Local Analysis of Heterogeneous Intracellular Transport: Slow and Fast moving Endosomes

TL;DR

This study analyzes the heterogeneous intracellular transport of endosomes by splitting their trajectories into slow and fast groups, revealing distinct statistical properties and supporting a fractional Brownian motion model.

Contribution

It introduces a method to separately analyze slow and fast endosome trajectories, uncovering their distinct local anomalous exponents and diffusion coefficients, advancing understanding of intracellular transport heterogeneity.

Findings

Both ensembles exhibit exponential and power law distributions of local parameters.

Heterogeneous fractional Brownian motion effectively models endosome dynamics.

Local analysis confirms the heterogeneity in anomalous diffusion properties.

Abstract

Trajectories of endosomes inside living eukaryotic cells are highly heterogeneous in space and time and diffuse anomalously due to a combination of viscoelasticity, caging, aggregation and active transport. Some of the trajectories display switching between persistent and anti-persistent motion while others jiggle around in one position for the whole measurement time. By splitting the ensemble of endosome trajectories into slow moving sub-diffusive and fast moving super-diffusive endosomes, we analyzed them separately. The mean squared displacements and velocity auto-correlation functions confirm the effectiveness of the splitting methods. Applying the local analysis, we show that both ensembles are characterized by a spectrum of local anomalous exponents and local generalized diffusion coefficients. Slow and fast endsomes have exponential distributions of local anomalous exponents and power law distributions of generalized diffusion coefficients. This suggests that heterogeneous fractional Brownian motion is an appropriate model for both fast and slow moving endosomes. This article is part of a Special Issue entitled: "Recent Advances In Single-Particle Tracking: Experiment and Analysis" edited by Janusz Szwabi\'nski and Aleksander Weron.

-- -- --

== DIRECTIONS ==
(a) Return the passage of the endosome transport summary between "Local Analysis of" and "Brownian motion model.", inclusive, copied word for word.
(b) In the endosome transport summary, what type of distribution do the generalized diffusion coefficients of slow and fast endosomes have?

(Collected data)
-- -- --

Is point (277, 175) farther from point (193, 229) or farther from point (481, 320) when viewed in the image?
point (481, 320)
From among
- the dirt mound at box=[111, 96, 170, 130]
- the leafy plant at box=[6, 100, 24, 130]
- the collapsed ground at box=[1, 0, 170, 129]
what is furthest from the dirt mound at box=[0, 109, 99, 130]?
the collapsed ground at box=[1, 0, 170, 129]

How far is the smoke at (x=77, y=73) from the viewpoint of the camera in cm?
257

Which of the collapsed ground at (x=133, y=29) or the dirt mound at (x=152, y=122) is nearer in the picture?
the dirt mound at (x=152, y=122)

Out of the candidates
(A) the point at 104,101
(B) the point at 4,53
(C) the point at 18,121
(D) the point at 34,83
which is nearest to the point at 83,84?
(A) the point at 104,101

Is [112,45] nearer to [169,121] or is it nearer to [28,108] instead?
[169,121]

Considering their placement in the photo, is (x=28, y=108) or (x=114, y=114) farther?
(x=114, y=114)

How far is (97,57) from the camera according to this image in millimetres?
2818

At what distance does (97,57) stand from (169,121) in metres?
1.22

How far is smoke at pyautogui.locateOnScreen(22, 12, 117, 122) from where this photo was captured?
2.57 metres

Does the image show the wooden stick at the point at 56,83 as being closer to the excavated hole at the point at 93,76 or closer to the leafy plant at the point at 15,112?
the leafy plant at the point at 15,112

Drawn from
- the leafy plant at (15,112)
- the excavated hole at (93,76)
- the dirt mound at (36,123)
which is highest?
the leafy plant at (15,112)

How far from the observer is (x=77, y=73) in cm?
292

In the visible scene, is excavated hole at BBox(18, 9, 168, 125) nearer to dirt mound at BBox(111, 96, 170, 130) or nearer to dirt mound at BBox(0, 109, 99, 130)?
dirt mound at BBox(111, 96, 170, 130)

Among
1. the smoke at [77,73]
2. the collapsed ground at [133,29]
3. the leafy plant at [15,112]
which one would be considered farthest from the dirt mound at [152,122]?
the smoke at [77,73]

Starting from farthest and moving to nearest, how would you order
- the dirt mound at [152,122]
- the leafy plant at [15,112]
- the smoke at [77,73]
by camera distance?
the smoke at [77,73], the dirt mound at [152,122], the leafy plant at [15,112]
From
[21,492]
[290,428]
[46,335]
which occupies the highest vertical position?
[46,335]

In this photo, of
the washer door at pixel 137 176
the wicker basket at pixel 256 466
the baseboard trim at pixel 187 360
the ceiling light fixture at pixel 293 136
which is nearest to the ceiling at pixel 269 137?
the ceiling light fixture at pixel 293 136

-- -- --

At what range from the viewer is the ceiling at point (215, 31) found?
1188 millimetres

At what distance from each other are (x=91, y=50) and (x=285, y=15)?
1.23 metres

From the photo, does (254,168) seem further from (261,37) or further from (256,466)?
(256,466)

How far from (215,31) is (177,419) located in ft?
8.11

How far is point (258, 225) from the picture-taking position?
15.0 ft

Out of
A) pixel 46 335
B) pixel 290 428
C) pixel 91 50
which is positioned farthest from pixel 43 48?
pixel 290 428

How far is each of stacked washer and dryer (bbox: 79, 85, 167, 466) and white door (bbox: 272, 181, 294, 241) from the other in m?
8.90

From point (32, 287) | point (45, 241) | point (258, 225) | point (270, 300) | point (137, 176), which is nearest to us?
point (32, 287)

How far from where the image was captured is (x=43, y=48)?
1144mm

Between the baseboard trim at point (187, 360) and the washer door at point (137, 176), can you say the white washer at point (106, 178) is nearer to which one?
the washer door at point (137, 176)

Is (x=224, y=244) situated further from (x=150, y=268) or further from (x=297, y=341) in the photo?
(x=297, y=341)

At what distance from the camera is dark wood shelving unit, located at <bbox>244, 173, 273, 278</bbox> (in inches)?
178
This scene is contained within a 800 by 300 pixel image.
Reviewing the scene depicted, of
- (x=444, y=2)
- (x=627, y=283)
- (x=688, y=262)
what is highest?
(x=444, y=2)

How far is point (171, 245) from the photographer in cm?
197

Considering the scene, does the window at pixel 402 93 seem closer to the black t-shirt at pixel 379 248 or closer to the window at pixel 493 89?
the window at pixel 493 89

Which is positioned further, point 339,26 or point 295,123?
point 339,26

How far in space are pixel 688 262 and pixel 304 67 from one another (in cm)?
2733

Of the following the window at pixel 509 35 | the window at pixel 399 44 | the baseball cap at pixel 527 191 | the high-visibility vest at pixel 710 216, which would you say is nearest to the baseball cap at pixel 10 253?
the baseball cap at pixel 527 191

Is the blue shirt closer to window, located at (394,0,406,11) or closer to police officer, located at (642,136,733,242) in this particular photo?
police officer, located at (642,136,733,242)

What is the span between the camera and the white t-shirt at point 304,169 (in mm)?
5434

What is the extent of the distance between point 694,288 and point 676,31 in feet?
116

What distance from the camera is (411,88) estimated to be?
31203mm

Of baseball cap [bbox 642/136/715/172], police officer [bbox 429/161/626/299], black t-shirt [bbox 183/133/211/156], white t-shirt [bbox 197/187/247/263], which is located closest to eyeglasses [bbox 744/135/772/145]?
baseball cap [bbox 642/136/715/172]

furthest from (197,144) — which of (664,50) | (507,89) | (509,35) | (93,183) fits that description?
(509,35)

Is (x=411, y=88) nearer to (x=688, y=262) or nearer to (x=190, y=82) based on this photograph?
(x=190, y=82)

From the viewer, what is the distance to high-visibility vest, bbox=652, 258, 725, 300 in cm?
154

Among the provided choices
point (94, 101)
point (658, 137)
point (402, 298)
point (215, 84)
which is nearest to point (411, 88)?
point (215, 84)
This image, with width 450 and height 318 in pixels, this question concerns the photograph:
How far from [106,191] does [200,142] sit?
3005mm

-- -- --

== RESPONSES BY TASK ==
(a)
Local Analysis of Heterogeneous Intracellular Transport: Slow and Fast moving Endosomes

TL;DR

This study analyzes the heterogeneous intracellular transport of endosomes by splitting their trajectories into slow and fast groups, revealing distinct statistical properties and supporting a fractional Brownian motion model.

(b) Power law distributions.